No "Corredor das Ideologias", você podia escolher entre sistemas de crenças pré-embalados, disponíveis em pacotes para a família toda ou em porções individuais para consumo rápido. Na "Gôndola das Carreiras de Prestígio", profissões brilhantes e bem-acabadas eram vendidas como a solução para o seu vazio existencial — os efeitos colaterais, como ansiedade e burnout, vinham em letras minúsculas no verso da embalagem.
Havia o "Quiosque das Opiniões do Momento", sempre lotado, vendendo posicionamentos morais com data de validade curtíssima. E, claro, a popular "Seção de Estilos de Vida", onde você podia adquirir hobbies, estéticas e personalidades inteiras para colocar no seu carrinho. Seu carrinho de compras era a sua identidade.
A regra tácita do Grande Mercado era que todos deveriam, a todo momento, inspecionar os carrinhos alheios. O valor de uma pessoa era medido pela qualidade e pela raridade dos itens em seu carrinho. Um diploma de uma universidade de grife. Um relacionamento fotogênico. A opinião certa sobre o assunto da semana. A vida era uma competição silenciosa e brutal de consumidores. O objetivo era chegar ao "Caixa Rápido da Felicidade" com o carrinho mais admirável de todos.
E você jogou o jogo. Encheu seu carrinho com esforço e dedicação. Adquiriu os produtos certos, seguiu as tendências, colecionou as validações como quem coleciona selos. Seu carrinho estava pesado, estava impecável, e você o empurrava com a coluna curvada pelo esforço de ser interessante.
Finalmente, exausto, você chega ao caixa. A operadora, uma entidade anônima com o rosto do tédio universal, passa seus produtos. O preço que aparece na tela não é em dinheiro. É em paz de espírito, em espontaneidade, em horas de sono, em autenticidade. O custo é a sua vida não vivida. E você não tem como pagar.
Em pânico, você percebe que faliu. Dedicou toda a sua energia a adquirir bens que lhe custaram a si mesmo.
É então que a operadora, sem mudar de expressão, lhe estende um pequeno pedaço de papel. Não é a conta. É um cupom de desconto.
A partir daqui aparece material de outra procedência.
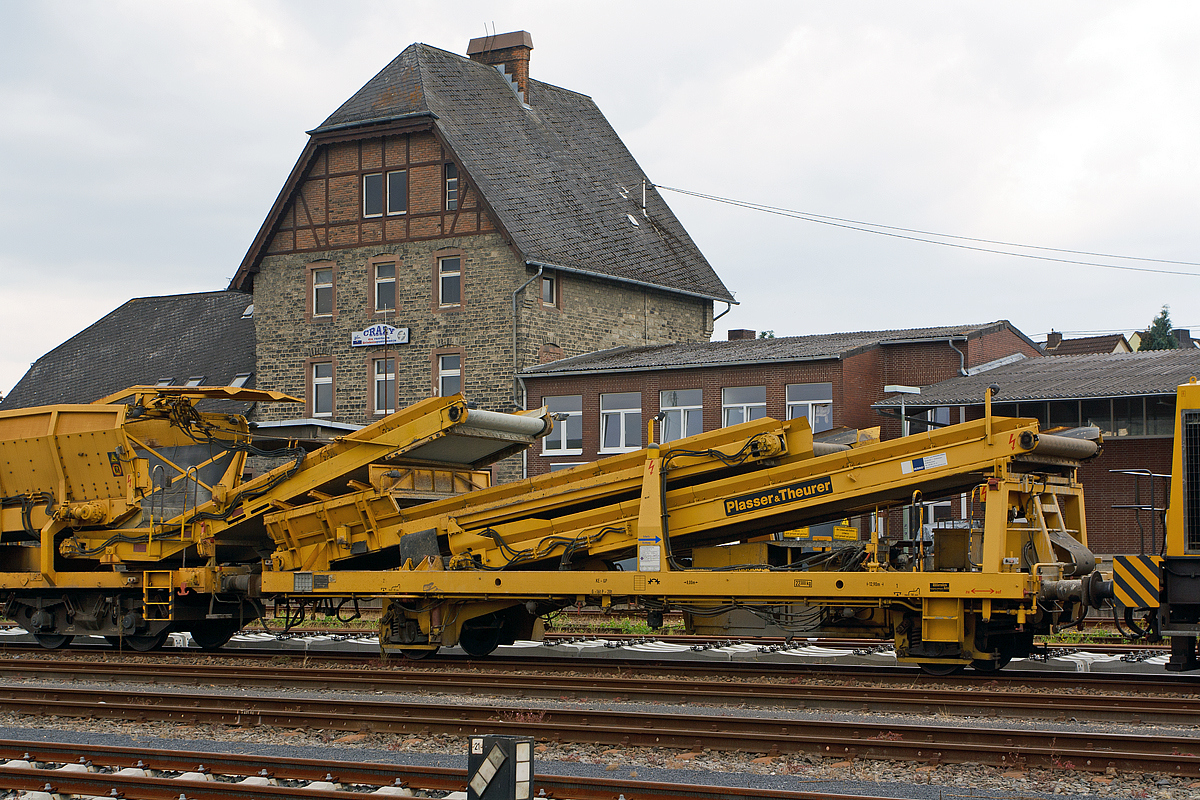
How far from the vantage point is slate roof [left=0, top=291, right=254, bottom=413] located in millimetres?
42938

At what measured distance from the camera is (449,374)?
36.8 meters

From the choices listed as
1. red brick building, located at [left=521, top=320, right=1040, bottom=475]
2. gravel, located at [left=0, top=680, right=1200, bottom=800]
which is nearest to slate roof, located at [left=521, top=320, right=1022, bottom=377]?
red brick building, located at [left=521, top=320, right=1040, bottom=475]

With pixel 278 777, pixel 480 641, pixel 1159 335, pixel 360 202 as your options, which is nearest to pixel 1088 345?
pixel 1159 335

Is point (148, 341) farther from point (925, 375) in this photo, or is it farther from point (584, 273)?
point (925, 375)

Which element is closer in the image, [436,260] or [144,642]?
[144,642]

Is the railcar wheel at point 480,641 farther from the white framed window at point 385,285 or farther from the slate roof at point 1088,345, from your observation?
the slate roof at point 1088,345

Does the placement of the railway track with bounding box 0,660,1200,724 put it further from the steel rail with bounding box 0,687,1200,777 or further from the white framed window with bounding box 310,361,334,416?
the white framed window with bounding box 310,361,334,416

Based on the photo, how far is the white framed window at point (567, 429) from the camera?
1356 inches

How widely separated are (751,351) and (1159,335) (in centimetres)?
5463

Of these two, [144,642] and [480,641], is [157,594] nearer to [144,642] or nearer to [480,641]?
[144,642]

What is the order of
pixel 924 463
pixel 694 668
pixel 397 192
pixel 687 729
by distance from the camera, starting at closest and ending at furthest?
pixel 687 729 → pixel 924 463 → pixel 694 668 → pixel 397 192

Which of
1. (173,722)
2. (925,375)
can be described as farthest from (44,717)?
(925,375)

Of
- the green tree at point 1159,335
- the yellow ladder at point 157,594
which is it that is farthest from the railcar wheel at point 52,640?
the green tree at point 1159,335

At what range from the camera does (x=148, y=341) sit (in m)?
46.1
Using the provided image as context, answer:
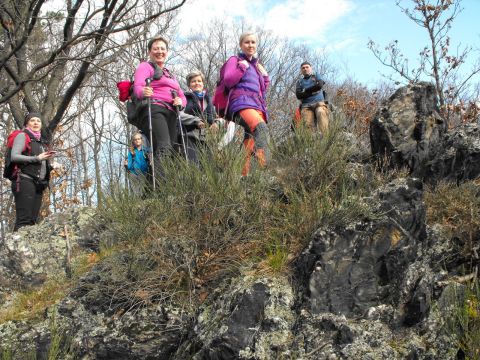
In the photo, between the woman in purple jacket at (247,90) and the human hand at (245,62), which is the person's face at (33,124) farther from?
the human hand at (245,62)

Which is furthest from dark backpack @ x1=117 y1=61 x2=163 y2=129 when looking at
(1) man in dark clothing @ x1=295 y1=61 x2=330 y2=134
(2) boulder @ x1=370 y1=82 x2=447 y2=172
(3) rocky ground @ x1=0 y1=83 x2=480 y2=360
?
(1) man in dark clothing @ x1=295 y1=61 x2=330 y2=134

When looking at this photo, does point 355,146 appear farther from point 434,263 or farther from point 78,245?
point 78,245

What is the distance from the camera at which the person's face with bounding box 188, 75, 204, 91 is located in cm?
543

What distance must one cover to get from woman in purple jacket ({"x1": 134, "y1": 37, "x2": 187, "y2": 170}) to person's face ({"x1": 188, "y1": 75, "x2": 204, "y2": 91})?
0.58 m

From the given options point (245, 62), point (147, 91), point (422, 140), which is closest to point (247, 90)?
point (245, 62)

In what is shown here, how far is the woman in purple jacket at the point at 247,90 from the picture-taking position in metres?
4.49

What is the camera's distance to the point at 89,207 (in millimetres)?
4848

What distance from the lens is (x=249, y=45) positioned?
4.76m

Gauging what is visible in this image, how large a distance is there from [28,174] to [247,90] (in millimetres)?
2599

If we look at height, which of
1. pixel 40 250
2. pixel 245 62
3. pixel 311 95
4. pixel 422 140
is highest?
pixel 311 95

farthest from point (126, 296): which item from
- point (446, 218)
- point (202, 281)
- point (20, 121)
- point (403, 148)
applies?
point (20, 121)

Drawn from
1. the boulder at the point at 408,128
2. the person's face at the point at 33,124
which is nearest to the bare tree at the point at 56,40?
the person's face at the point at 33,124

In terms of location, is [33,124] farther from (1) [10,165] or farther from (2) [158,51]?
(2) [158,51]

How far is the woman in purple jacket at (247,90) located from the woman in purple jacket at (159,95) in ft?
1.89
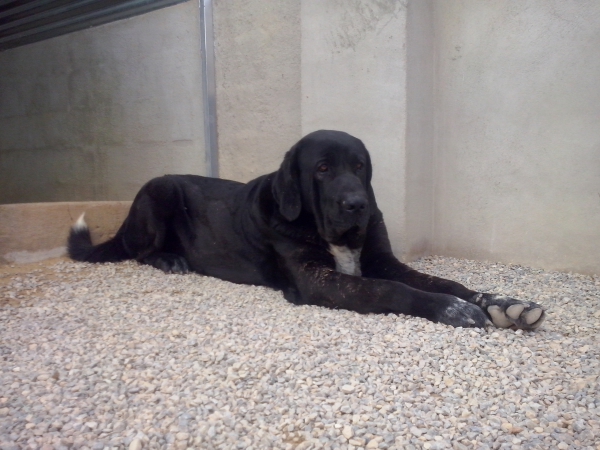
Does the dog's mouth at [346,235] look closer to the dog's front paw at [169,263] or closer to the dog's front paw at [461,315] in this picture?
the dog's front paw at [461,315]

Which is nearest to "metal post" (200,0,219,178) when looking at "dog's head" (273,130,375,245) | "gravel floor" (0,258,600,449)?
"dog's head" (273,130,375,245)

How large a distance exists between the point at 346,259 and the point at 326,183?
0.53 m

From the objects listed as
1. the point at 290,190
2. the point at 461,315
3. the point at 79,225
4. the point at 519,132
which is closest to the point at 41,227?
the point at 79,225

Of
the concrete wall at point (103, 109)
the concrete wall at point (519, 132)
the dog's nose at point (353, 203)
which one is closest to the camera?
the dog's nose at point (353, 203)

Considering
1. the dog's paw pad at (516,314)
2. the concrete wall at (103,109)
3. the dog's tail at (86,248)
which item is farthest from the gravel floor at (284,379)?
the concrete wall at (103,109)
Nele, em letras garrafais, está escrito: "O VAZIO. 100% de desconto em todas as expectativas não solicitadas. Válido por uma vida inteira."
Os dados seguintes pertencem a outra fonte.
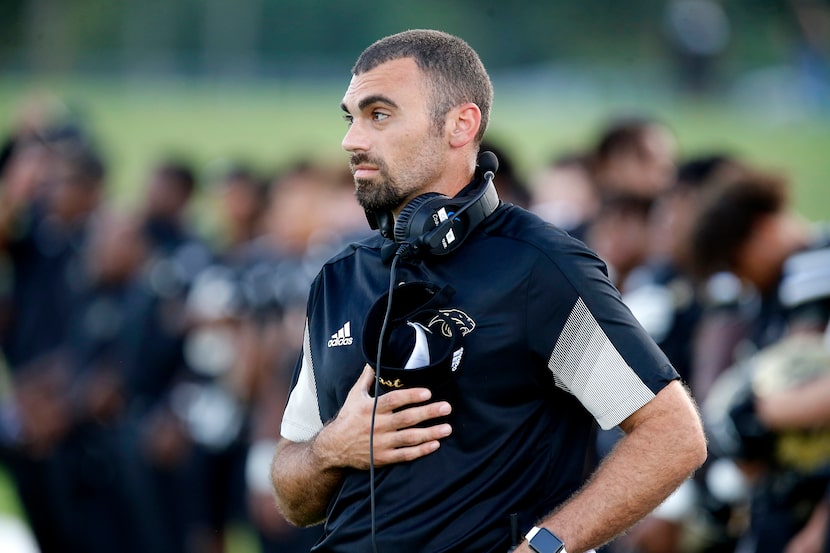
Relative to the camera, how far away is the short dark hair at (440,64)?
153 inches

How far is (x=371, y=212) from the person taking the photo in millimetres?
3971

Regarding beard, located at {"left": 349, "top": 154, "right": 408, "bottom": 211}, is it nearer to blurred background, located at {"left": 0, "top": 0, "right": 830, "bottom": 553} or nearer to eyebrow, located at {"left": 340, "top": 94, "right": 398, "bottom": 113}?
eyebrow, located at {"left": 340, "top": 94, "right": 398, "bottom": 113}

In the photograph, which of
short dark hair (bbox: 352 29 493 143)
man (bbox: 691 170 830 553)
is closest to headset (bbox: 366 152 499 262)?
short dark hair (bbox: 352 29 493 143)

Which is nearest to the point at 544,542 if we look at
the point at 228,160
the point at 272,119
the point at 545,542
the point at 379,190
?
the point at 545,542

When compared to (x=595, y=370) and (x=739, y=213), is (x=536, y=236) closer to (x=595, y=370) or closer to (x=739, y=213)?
(x=595, y=370)

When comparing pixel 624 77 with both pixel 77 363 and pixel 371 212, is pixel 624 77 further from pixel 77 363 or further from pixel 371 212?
pixel 371 212

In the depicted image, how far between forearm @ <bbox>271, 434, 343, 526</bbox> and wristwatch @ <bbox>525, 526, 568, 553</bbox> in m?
0.64

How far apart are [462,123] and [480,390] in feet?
2.60

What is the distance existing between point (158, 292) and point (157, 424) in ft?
3.57

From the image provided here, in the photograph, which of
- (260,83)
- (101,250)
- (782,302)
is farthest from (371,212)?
(260,83)

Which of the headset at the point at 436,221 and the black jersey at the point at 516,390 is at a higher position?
the headset at the point at 436,221

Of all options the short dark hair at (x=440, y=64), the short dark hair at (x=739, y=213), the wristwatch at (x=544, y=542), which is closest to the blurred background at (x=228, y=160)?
the short dark hair at (x=739, y=213)

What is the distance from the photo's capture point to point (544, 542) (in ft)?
11.5

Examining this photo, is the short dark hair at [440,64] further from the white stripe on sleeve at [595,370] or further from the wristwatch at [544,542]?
the wristwatch at [544,542]
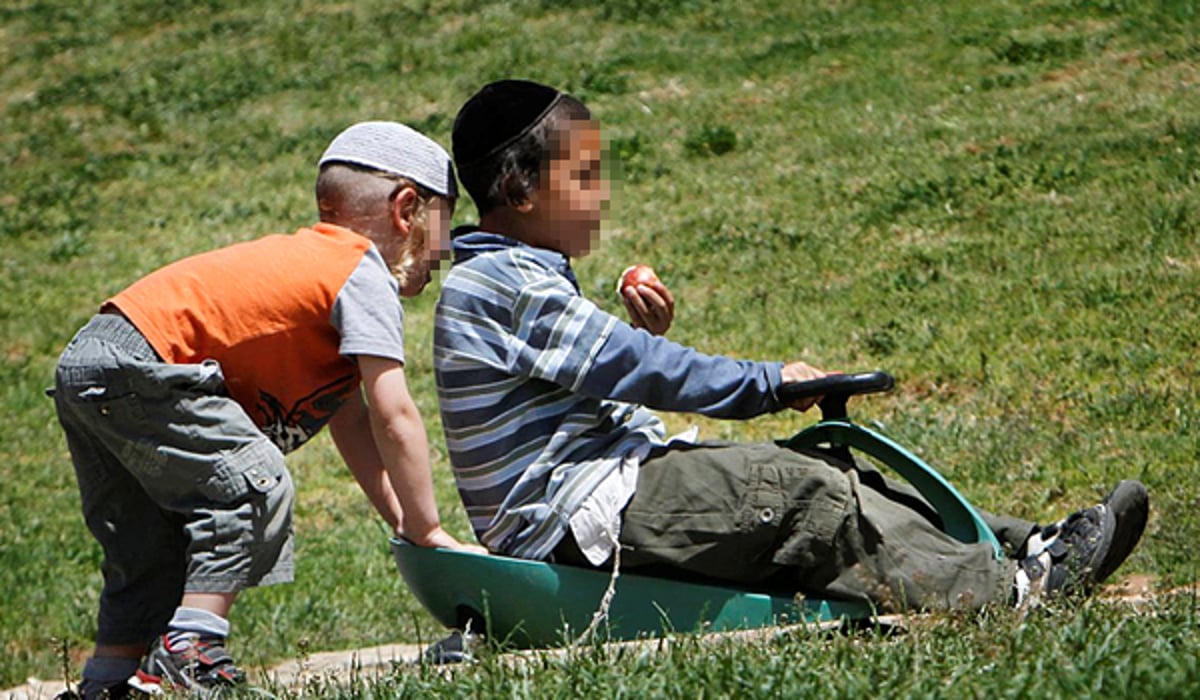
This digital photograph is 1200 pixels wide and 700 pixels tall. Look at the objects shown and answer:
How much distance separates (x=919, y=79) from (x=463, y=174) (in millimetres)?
9004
A princípio, parece um insulto. Um cupom para nada? Depois de tanto esforço? Mas então você olha para o seu carrinho abarrotado, para o peso de cada item, para a exaustão de ter que defendê-los e exibi-los. E você entende. O cupom não oferece a ausência de valor. Ele oferece a ausência de dívida.
Este é o grande dividendo social. A permissão para abandonar o carrinho.
Com um alívio que você jamais imaginou ser possível, você o solta. Ele rola para longe e bate em uma gôndola de angústias da moda. Você se vira e, pela primeira vez, caminha para fora do mercado com as mãos vazias e a postura ereta.
Lá fora, no estacionamento sob um céu vasto e indiferente, você encontra outros. Pessoas que também abandonaram seus carrinhos. Ninguém pergunta sobre sua carreira, suas opiniões ou seus hobbies. Em vez disso, vocês falam sobre o cansaço, sobre o alívio. Vocês mostram as cicatrizes que os produtos da "prateleira da perfeição" deveriam esconder. Vocês riem. Não o riso performático dos corredores, mas uma gargalhada genuína, que ecoa no espaço aberto.
Você percebe que a verdadeira sociedade não estava lá dentro. Estava aqui fora. A comunidade não é formada por aqueles que compram as mesmas coisas, mas por aqueles que tiveram a coragem de parar de comprar. A conexão mais profunda não nasce do que vocês têm em comum no carrinho, mas do que vocês, juntos, tiveram a coragem de abandonar.